Record set:
_ _ _

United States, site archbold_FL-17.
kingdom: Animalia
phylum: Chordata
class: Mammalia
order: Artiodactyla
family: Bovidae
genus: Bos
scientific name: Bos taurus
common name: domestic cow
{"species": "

_ _ _

Problem to work on: Here the goal is to repeat each entry exactly.

Answer:
United States, site archbold_FL-17.
kingdom: Animalia
phylum: Chordata
class: Mammalia
order: Artiodactyla
family: Bovidae
genus: Bos
scientific name: Bos taurus
common name: domestic cow
{"species": "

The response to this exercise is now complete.